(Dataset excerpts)
********************

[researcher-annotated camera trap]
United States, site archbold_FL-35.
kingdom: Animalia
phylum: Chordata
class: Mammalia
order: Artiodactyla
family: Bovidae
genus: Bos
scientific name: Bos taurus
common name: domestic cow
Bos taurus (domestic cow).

********************

Problem to solve: For the records above, restate every line word for word.

Completed exercise:
[researcher-annotated camera trap]
United States, site archbold_FL-35.
kingdom: Animalia
phylum: Chordata
class: Mammalia
order: Artiodactyla
family: Bovidae
genus: Bos
scientific name: Bos taurus
common name: domestic cow
Bos taurus (domestic cow).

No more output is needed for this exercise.